Ms. Farrar-Owens presented a series of charts showing the factors found to be statistically significant in predicting recidivism. Among drug offenders, for example, the most important factor was prior adult felony convictions, followed by the number of prior adult incarceration events. She reported that the proposed risk assessment model for drug offenders correctly identified 84% of non-recidivists. The model currently in use correctly identifies 82.6% of non-recidivists. For fraud and larceny offenders, the number of prior adult incarcerations was found to be the most important factor in predicting recidivism, followed by the offender’s age. She stated that the proposed risk assessment model for larceny/fraud offenders correctly identifies 79.3% of non-recidivists. The model currently in use correctly identifies 76.3% of non-recidivists. Thus, the proposed models offer a slight improvement over the risk assessment instrument currently used.

Ms. Farrar-Owens concluded by saying that the staff would like to further examine the potential impact of implementing the proposed risk assessment scales. Commission members approved. Staff will continue analysis and present final recommendations to the Commission in 2012. If the Commission approves the new instrument and recommends its adoption, it will be included in the 2012 Annual Report.

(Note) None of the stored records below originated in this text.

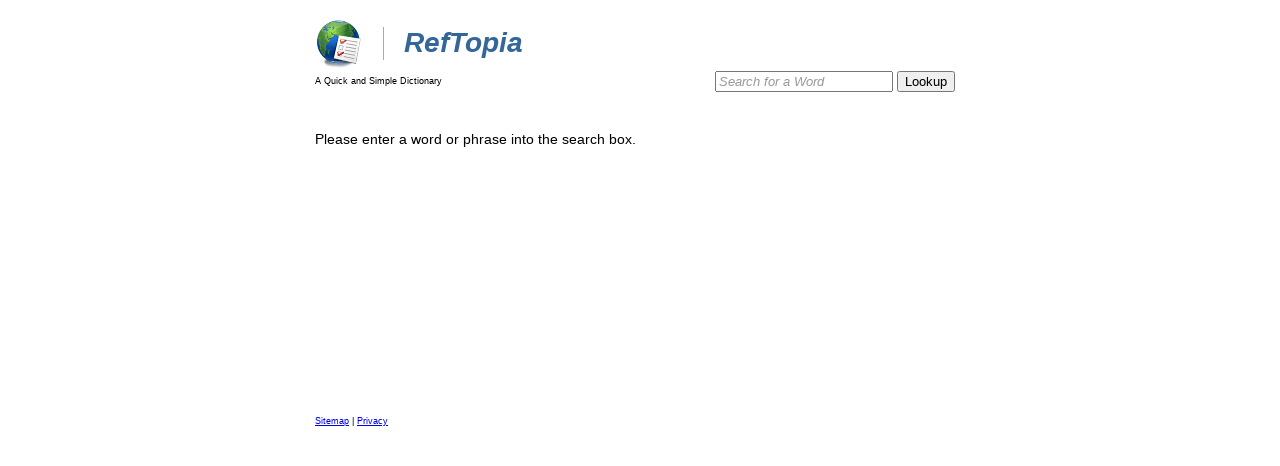

--- FILE ---
content_type: text/html; charset=UTF-8
request_url: http://www.reftopia.com/dictionary/-atim
body_size: 1500
content:
<!doctype html><html>
<head>
<title> | RefTopia</title>
<link rel="shortcut icon" href="http://www.reftopia.com/favicon.ico" />
<meta name="keywords" content="Reference, Dictionary, Define, Word, Definition, English, Language, Term, Quick, Fast, Useful, Helpful, Easy, Simple, Simplified, Curate, ">
<meta name="description" content="This is a definition for . Reftopia is a quick, simple, and easy to use online English language dictionary.">
<meta http-equiv="Content-type" content="text/html; charset=utf-8" />
<link rel="stylesheet" href="/style.css" type="text/css" media="screen" />

<script type="text/javascript">
  var _gaq = _gaq || [];
  _gaq.push(['_setAccount', 'UA-30168290-1']);
  _gaq.push(['_trackPageview']);

  (function() {
    var ga = document.createElement('script'); ga.type = 'text/javascript'; ga.async = true;
    ga.src = ('https:' == document.location.protocol ? 'https://ssl' : 'http://www') + '.google-analytics.com/ga.js';
    var s = document.getElementsByTagName('script')[0]; s.parentNode.insertBefore(ga, s);
  })();
</script>

</head>
<body>
<div id="outer_wrap"><div id="inner_wrap">
<div id="hdr">
<div id="logo">
<a href="/"><img src="/reftopia-logo-sm.png" id="logo" border="0"></a><div id="divider">&nbsp;</div><div class="logoHdr"><a href="/">RefTopia</a></div><br /><span id="tagl">A Quick and Simple Dictionary</span>
<div id="searchBox">
<form method="post">
<input type="text" name="word" value="Search for a Word" onfocus="value=''" style="color:#999;font-style:italic" />
<input type="text" name="blank" id="ieFix" />
<input type="hidden" name="lookup" value="1">
<!--<input type="submit" value="Lookup" onclick="this.form.action='/dictionary/'+this.form.word.value" />-->
<input type="button" value="Lookup" onclick="location.href='/dictionary/'+this.form.word.value" />
</form>
</div></div>
</div>
<div id="content">

<div id="leftWell">

<p>Please enter a word or phrase into the search box.</p>


</div>

<div id="rightWell">
<script type="text/javascript"><!--
google_ad_client = "ca-pub-4007430976279036";
/* Reftopia Dictionary Right Column */
google_ad_slot = "8639015127";
google_ad_width = 120;
google_ad_height = 240;
//-->
</script>
<script type="text/javascript"
src="http://pagead2.googlesyndication.com/pagead/show_ads.js">
</script>
</div>

</div>



<div id="ftrAd">
<script type="text/javascript"><!--
google_ad_client = "ca-pub-4007430976279036";
/* Reftopia Home Page Link Unit */
google_ad_slot = "5566381186";
google_ad_width = 468;
google_ad_height = 15;
//-->
</script>
<script type="text/javascript"
src="http://pagead2.googlesyndication.com/pagead/show_ads.js">
</script>
</div>



<div id="ftr"><a href="/sitemap.php">Sitemap</a> | <a href="/privacy.php">Privacy</a></div>

</div></div>
</body>
<script>'undefined'=== typeof _trfq || (window._trfq = []);'undefined'=== typeof _trfd && (window._trfd=[]),_trfd.push({'tccl.baseHost':'secureserver.net'},{'ap':'cpsh-oh'},{'server':'p3plzcpnl504868'},{'dcenter':'p3'},{'cp_id':'9982639'},{'cp_cl':'8'}) // Monitoring performance to make your website faster. If you want to opt-out, please contact web hosting support.</script><script src='https://img1.wsimg.com/traffic-assets/js/tccl.min.js'></script></html>

--- FILE ---
content_type: text/html; charset=utf-8
request_url: https://www.google.com/recaptcha/api2/aframe
body_size: 265
content:
<!DOCTYPE HTML><html><head><meta http-equiv="content-type" content="text/html; charset=UTF-8"></head><body><script nonce="mtNrVm4njCRDAR-4U7nmXQ">/** Anti-fraud and anti-abuse applications only. See google.com/recaptcha */ try{var clients={'sodar':'https://pagead2.googlesyndication.com/pagead/sodar?'};window.addEventListener("message",function(a){try{if(a.source===window.parent){var b=JSON.parse(a.data);var c=clients[b['id']];if(c){var d=document.createElement('img');d.src=c+b['params']+'&rc='+(localStorage.getItem("rc::a")?sessionStorage.getItem("rc::b"):"");window.document.body.appendChild(d);sessionStorage.setItem("rc::e",parseInt(sessionStorage.getItem("rc::e")||0)+1);localStorage.setItem("rc::h",'1765817660077');}}}catch(b){}});window.parent.postMessage("_grecaptcha_ready", "*");}catch(b){}</script></body></html>

--- FILE ---
content_type: text/css
request_url: http://www.reftopia.com/style.css
body_size: 621
content:
body { font-family:arial; font-size:14px; }
#outer_wrap { width:650px;margin:20px auto;text-align:center; }
#inner_wrap { width:650px;text-align:left; }
h1 { margin-top:0px; }
#hdr  {  width:640px; }
#content { clear:both; width:650px;margin-top:20px; padding-top:10px;margin-bottom:26px; }
#searchBox { float:right; margin-top:0px; }
#leftWell { float:left; width:500px; padding-top:0px; overflow:auto; }
#rightWell { float:right;width:140px;margin-left:10px; }
#divider { display:inline; border-right: 1px solid #aaa; font-size:30px; vertical-align:14px; margin:0 20px 0 12px; }
.logoHdr { display:inline; vertical-align:16px; font-size:28px; font-style:italic;font-weight:bold;padding-top:0px;margin-top:0px; }
.logoHdr a { text-decoration:none; color:#369; }
#credit { width:500px;margin-top:40px;font-size:10px;font-style:italic; }
li {margin-bottom:8px; }
#tagl { font-size:9px; }
form {margin-top:0px;}
#ftr { padding-top:20px;padding-bottom:16px; font-size:9px; clear:both; float:none; }
#ieFix {display:none;}
#ftrAd { clear:both;float:none;padding-top:18px;}
#encyclopedia #content #leftWell { font-size:12px; }
ul, menu, dir {
overflow:hidden;
}

/*Home Page Styles*/
#home body {font-family:arial; font-size:12px; }
#home #outer_wrap { margin:20px auto; width:auto; }
#home #inner_wrap { width:auto;text-align:center;margin-top:60px; }
#home #searchBox { float:none; margin-bottom:32px;}
#home #inner_wrap p { font-style:italic; }
#home #divider { display:inline; border-right: 1px solid #aaa; font-size:80px; vertical-align:40px; margin:0 20px 0 6px; }
#home h1 { display:inline; vertical-align:48px; color:#369; font-size:40px; font-style:italic; }
#home #ftr { margin-top:12px; }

III. Possible Guidelines Revisions/Recommendations

Ms. Farrar-Owens next presented possible recommendations for revisions to the sentencing guidelines for the members to consider.

Proposed Recommendation 1 – Modify the Sentencing Guidelines for the 3rd or Subsequent Sale of a Schedule I/II Drug

Ms. Farrar-Owens said that third or subsequent convictions for the distribution, sale, etc., of a Schedule I/II drug under § 18.2-248(C) are covered by the current sentencing guidelines. In 2006, the General Assembly increased the mandatory minimum sentence for this offense from three to five years. In 2007, a factor was added to Section C of the Schedule I/II Drug guidelines to increase the prison sentence recommendation for offenders who have an accompanying weapons offense that also requires a mandatory minimum term.

Ms. Farrar-Owens stated that the staff examined sentencing guidelines data from fiscal year FY2007 through FY2011. Despite the addition of the new factor, as described above, compliance with the sentencing guidelines remained significantly lower for this offense (65.4%) than the overall guidelines compliance rate (close to 80%). In addition, nearly all of the departures in these cases were above the guidelines recommendation.

After thorough examination of cases involving this offense, the staff recommended revising the guidelines to bring them more in sync with current judicial practice. Using historical sentencing data, various scoring scenarios were rigorously tested. Individual factors on the worksheets were assessed and new factors were considered to ensure that the proposed revisions reflect judicial sentencing practices in these cases. No modifications to Sections A and B of the Schedule I/II Drug guidelines are necessary, as all offenders convicted of this crime are recommended for a prison term and, therefore, are scored on the Section C worksheet. The proposed changes to Section C of the Schedule I/II Drug guidelines were presented.